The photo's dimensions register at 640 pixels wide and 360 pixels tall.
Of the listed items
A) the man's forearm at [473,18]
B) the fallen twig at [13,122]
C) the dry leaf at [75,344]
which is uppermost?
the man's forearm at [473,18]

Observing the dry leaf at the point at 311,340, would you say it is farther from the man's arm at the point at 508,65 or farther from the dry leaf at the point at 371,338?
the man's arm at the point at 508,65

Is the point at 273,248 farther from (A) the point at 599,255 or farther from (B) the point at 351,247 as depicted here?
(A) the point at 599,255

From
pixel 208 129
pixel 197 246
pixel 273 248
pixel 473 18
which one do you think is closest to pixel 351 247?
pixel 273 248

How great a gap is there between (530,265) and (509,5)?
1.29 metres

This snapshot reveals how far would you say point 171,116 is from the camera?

Requirements - Reproduce the material verbatim, line by line.

Result -
The photo's dimensions register at 640 pixels wide and 360 pixels tall.
Of the listed items
A) the man's forearm at [473,18]
B) the fallen twig at [13,122]
C) the dry leaf at [75,344]
which is uppermost?
the man's forearm at [473,18]

Observing the dry leaf at the point at 311,340, would you say it is farther from the man's arm at the point at 508,65 or farther from the dry leaf at the point at 371,338?
the man's arm at the point at 508,65

Is the point at 273,248 farther from (A) the point at 599,255 or farther from (B) the point at 351,247 as depicted here?
(A) the point at 599,255

From
pixel 208 129
pixel 197 246
pixel 273 248
pixel 473 18
which one do you think is closest to pixel 351 247?
pixel 273 248

How great a gap is there between (530,265) and (509,5)?
1.29 metres

This snapshot reveals how far would you say point 171,116 is from the camera?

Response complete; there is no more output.